### TASKS TO CARRY OUT:
[1] According to the review of Crys Matthews's album Changemakers, in what part of the country did Matthews grow up?
[2] Continue the review of Crys Matthews's album Changemakers from its last sentence.

Crys Matthews, Witness for the Future
By Allison Kinney, Contributing Writer

Crys Matthews’s voice is an expression of pride in the queerest sense. A wholehearted celebration of itself, too bold, prismatic and beautiful to be ignored.
It is also a lifeline. Matthews’ 2021 album Changemakers bears witness to American violence. The beauty of her voice makes the witnessing bearable. On the title track, “Changemakers”, Matthews sings about the “mass shootings, deportations, wildfires” that make up our everyday news.
Matthews grew up in southeast North Carolina, the daughter of a small town preacher. She has been performing since 2010, appearing on stages around DC and around the country. She identifies as a butch lesbian and social-justice songwriter on a mission to inspire hope.
An essential part of that inspiration is witnessing. Violence that is named can be faced and fought. Hope that is named can be believed in and built on. Matthews calls out violence, and she’s just as loud in celebrating people working for justice.
Much of the hope in this album comes from how beautiful the music is. Traditional bluegrass instruments weave with the gritty glitter of electric guitar, synths, and some pretty rocking percussion. Together, they support Matthews’ remarkable voice.
On “How Many More,” she sings the names of victims of police violence. This is an album full of the nightmares that have made it hard to want to get up in the morning for the last four years (and for years before that).Matthews reminds us “the White House is a time machine” and American violence is as old as America. But unlike most news reports, this album fills me with hope.
When I fall into despair (it happens all the time – this year has been like walking uphill on a slip-n-slide) I wonder if music can do any real good. Violence is so much more concrete, and so much better funded. The beauty of Changemakers is a reminder that violence doesn’t cancel out joy. It is also a reminder that hope isn’t an indulgence but a duty. Despair is stagnation: hope makes change.

### Scene-based reasoning material:
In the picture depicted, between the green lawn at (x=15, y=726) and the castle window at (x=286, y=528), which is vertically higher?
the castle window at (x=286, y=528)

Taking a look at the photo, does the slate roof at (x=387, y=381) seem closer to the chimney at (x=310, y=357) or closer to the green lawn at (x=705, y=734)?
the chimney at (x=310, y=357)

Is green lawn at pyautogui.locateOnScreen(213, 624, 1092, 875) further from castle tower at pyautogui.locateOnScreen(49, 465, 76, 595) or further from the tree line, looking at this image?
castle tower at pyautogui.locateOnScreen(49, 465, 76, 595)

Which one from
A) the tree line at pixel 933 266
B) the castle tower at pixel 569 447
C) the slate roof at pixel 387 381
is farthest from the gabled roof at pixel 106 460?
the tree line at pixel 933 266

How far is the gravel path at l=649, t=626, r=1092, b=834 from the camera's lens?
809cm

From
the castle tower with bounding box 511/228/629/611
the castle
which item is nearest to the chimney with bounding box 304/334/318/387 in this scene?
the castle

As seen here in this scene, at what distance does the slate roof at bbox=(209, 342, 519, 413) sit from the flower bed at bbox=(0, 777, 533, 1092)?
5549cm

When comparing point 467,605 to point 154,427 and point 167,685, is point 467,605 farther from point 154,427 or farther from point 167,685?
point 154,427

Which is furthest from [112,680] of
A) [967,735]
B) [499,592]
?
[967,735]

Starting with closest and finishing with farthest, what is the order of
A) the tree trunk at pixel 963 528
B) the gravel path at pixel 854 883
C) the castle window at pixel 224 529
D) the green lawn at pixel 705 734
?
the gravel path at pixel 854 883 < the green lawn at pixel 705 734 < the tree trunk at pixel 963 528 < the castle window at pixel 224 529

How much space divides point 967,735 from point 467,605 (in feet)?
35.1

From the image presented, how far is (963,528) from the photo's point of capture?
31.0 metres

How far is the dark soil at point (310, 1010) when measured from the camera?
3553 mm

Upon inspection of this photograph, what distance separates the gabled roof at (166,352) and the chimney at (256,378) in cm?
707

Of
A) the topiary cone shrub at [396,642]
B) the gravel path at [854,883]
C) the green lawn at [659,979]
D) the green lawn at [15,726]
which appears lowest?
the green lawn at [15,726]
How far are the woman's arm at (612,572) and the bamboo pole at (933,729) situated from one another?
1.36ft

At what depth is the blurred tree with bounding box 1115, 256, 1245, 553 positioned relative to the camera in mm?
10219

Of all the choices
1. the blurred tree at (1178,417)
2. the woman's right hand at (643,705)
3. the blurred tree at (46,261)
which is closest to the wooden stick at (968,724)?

### ANSWERS GIVEN:
[1] Southeast North Carolina.

[2]
Matthews’ writing voice is as strong and flexible as her singing voice. “Signs of the Times” is a practical instruction manual for revolution, complete with case studies of recent protests, concise refutations of her ideological opponents (“It’s not anti-police, it’s anti-police brutality,”) and an earnest insistence that “Love always wins.”
In an entirely different mode, “Safe” is heavy with irony – as it has to be, in order to confront the incoherence of the argument that guns make us safe. Matthews has no patience with this absurdity, singing “spare me your ‘thoughts and prayers’ speech.”
She also brings in strong allies, quoting John Lewis in the refrain of “Changemakers.” She echoes his call to make “good trouble”, and she heeds the call herself – a protest song is some of the best trouble there is.

“This Kind of War” stands out to me. It’s a story song, focusing on a series of unnamed characters caught in America’s opioid crisis. The protest in this song builds gradually. Different characters in the song return to the image of “the sticker out of my rearview: it says, shoot your local heroin dealer.”
But Matthews points out “It’s not just the heroin dealer, prescriptions do more harm than needles.” Matthews’ protest is against the idea of war as the solution to the addiction epidemic. The solution to the legalized violence of prescription opioids run amok cannot be even more legalized violence.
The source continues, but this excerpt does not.